As important as cash flow is, so is getting done in January and February the work that would likely come to you in March, April and May. By having as much work as possible done in advance, you flatten the peak of your service season and free up more time to better serve potential new service customers. It also eliminates the need for that extra technician you might pick up during the busiest part of your year.
Special service offers and incentives
The most effective way to generate preseason work is to make contact with your existing customers through direct mail, phone, or a combination of both, with an offer to service their equipment before the spring season starts. You will want your offer to end about 30 days prior to when your normal spring season begins in order to give you a chance to finish the work and prepare for your normal busy season.
Your offer should be simple for the customer to understand and attractive enough to get them to take action on. You may offer 5% off of the parts, service, pickup and delivery, or simply free pickup and delivery with the normal rate for service.
Once you have decided what you are going to offer and for how long you, make the offer. Compile a list of all your customers and sort them by consumer, commercial and municipal. For the most part, you want to target your consumer customer base. There is an opportunity to do preseason service with your commercial and municipal customers, but you may want to make them a different offer which includes special pricing on blades, belts and filters for use over the course of the coming season.

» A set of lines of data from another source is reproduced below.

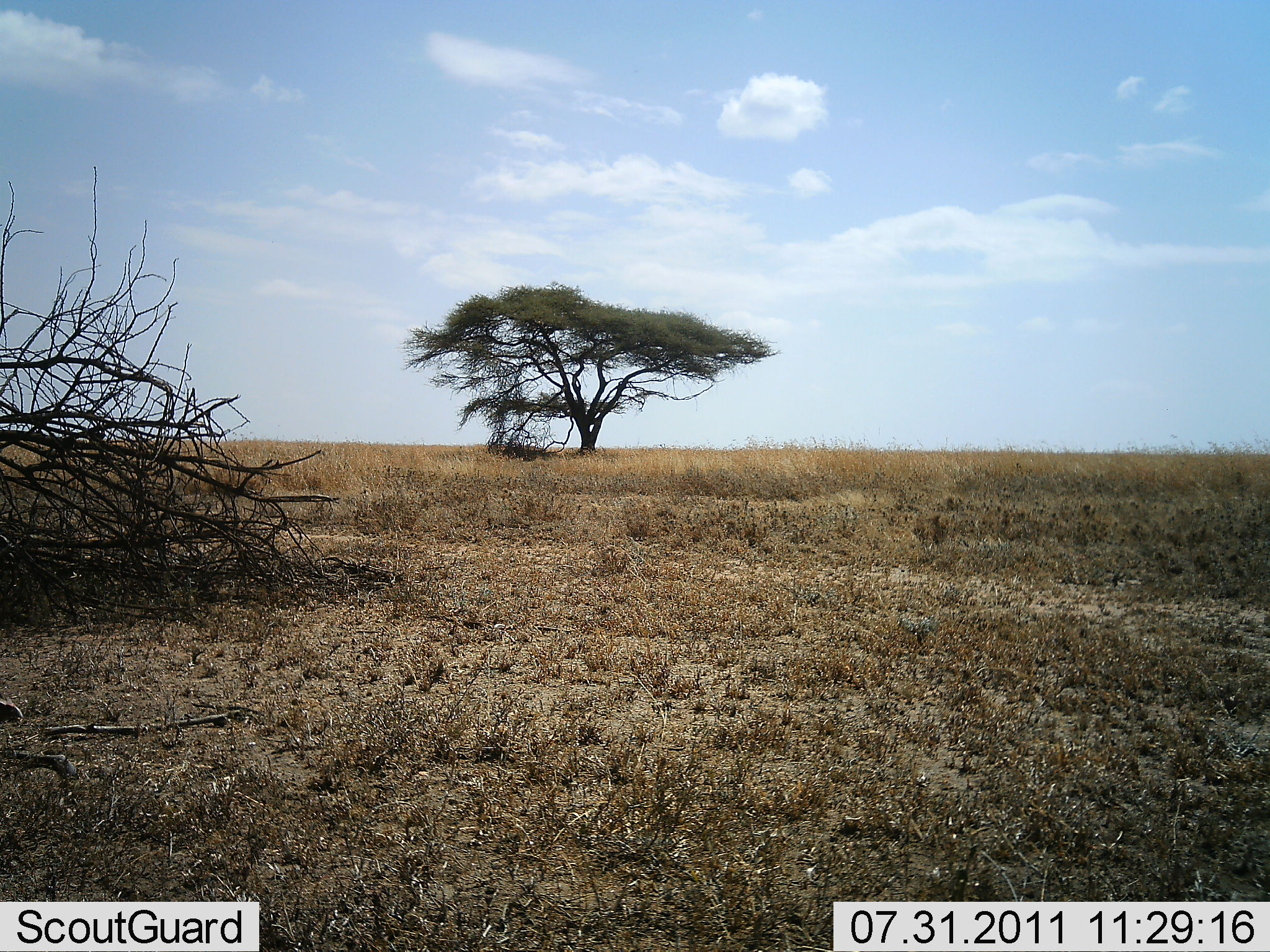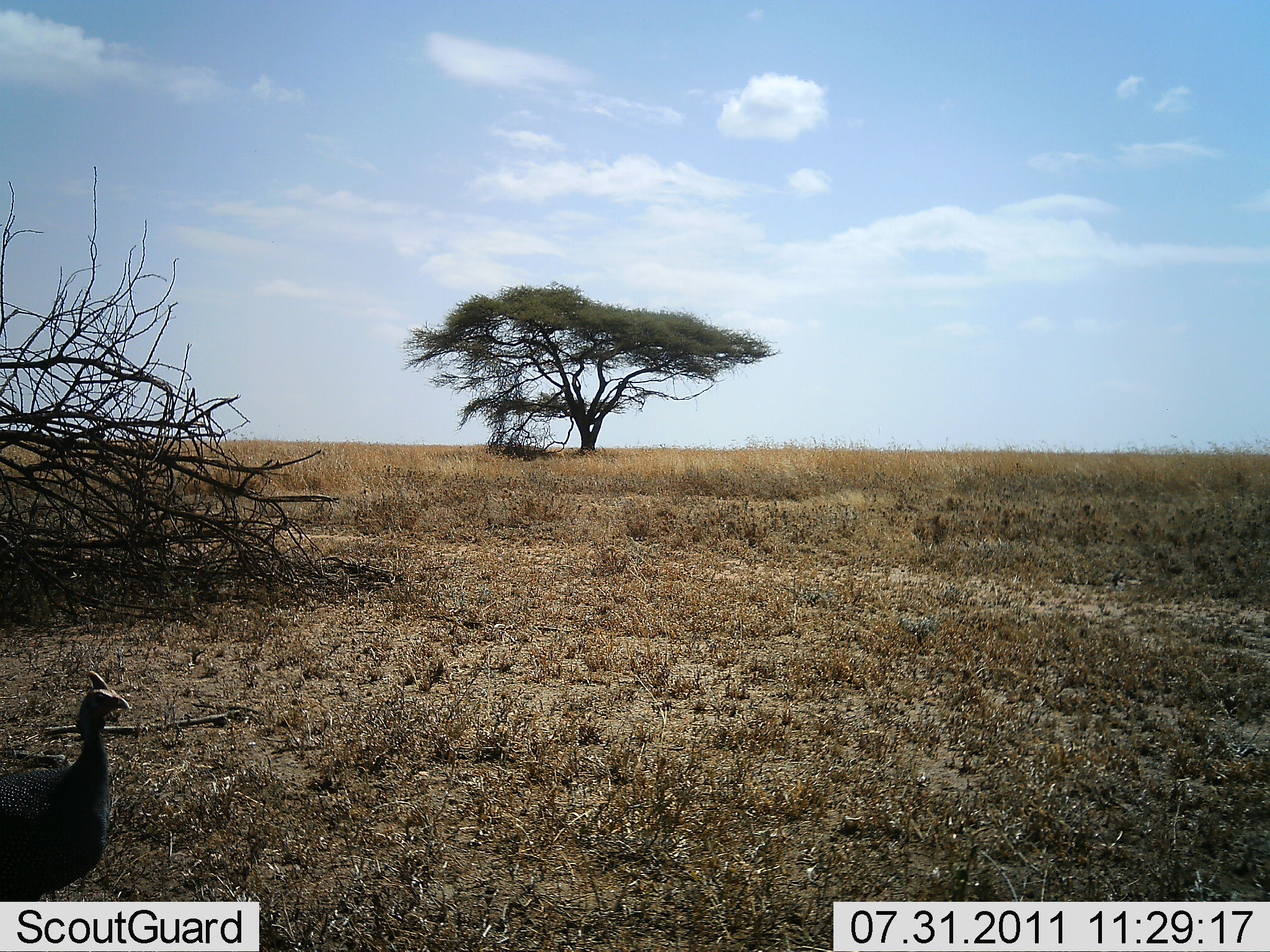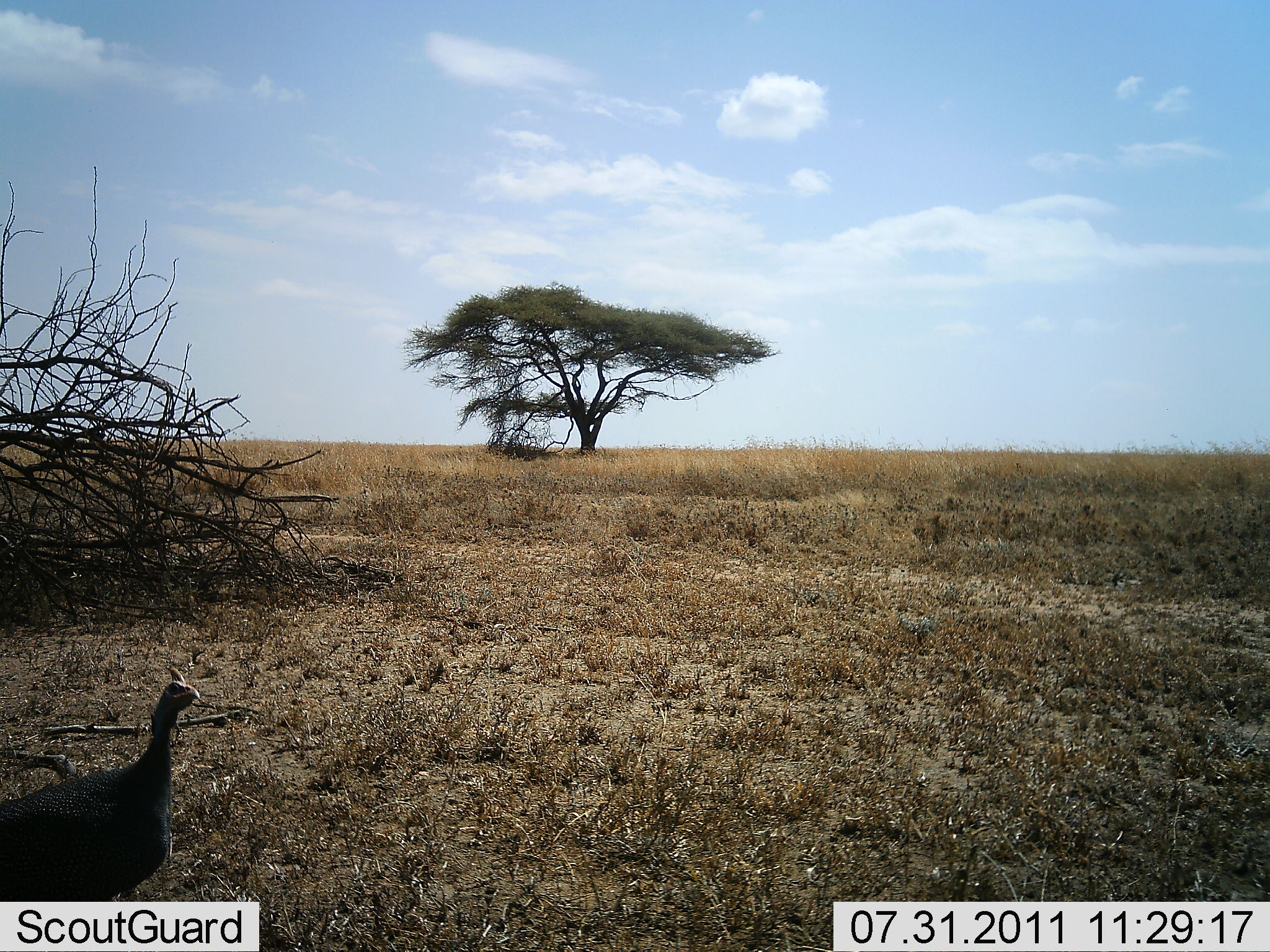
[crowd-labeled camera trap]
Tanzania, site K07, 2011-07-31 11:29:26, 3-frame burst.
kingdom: Animalia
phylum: Chordata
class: Aves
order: Galliformes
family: Numididae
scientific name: Numididae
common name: guinea fowl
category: guineafowl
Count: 1.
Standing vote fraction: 0%.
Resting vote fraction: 0%.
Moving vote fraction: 91%.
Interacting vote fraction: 0%.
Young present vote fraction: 0%.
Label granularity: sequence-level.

As you think about and prepare your postcard/mailer, remember the following five tips:
1. Keep it friendly. When your postcard arrives in the mail, you don’t want your customers to think of it as another piece of junk mail but rather as a message from a friend.

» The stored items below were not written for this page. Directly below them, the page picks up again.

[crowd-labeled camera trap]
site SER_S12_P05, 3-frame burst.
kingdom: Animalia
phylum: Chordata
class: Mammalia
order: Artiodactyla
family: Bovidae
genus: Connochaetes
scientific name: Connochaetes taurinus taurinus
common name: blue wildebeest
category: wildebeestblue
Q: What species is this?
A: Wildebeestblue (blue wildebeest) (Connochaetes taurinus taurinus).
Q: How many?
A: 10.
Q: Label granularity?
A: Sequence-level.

2. Drop the sales pitch. These are your customers, who have done business with you and know you. If this is the first time you have done a mailing, you want to generate enough interest from your customers so that they will either call you. If you call them, they shouldn’t feel like you are hammering them for their service business.

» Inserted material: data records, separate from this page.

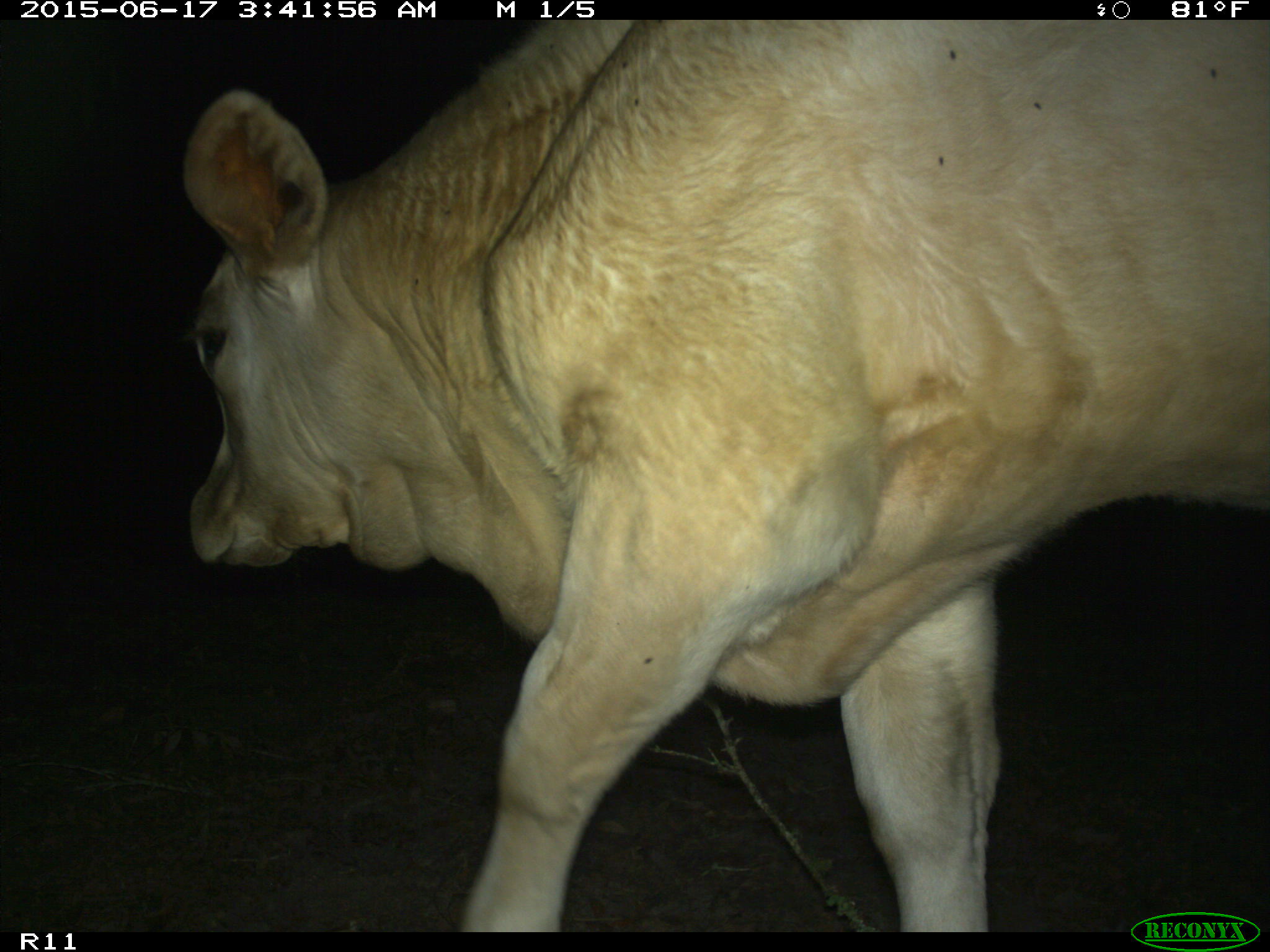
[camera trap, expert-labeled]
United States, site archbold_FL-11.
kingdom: Animalia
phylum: Chordata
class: Mammalia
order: Artiodactyla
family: Bovidae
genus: Bos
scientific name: Bos taurus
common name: domestic cow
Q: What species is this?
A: Bos taurus (domestic cow).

Briefly state the benefits of getting the equipment serviced prior to the beginning of the season. Then, use the remainder of your postcard to motivate them to get more information by calling you or going to your website.
3. Timing is everything when it comes to direct mail. Send your postcards so that they arrive on either a Tuesday or Wednesday. The amount of mail delivered on those days in both the United States and Canada is usually light, giving your mailing less competition.
4. Follow up with a phone call. This is one of the most important elements to your preseason service campaign. Following up can easily double the amount of preseason work your shop sees.
5. Be consistent and persistent. Don’t just mail once in November, cross your fingers, and hope for the best. Do it again in December and a third time in January. According to direct-mail marketing studies, your persistence will ultimately pay off.
Give your slow season a boost that will improve your cash flow and take the peak out of the 2013 season.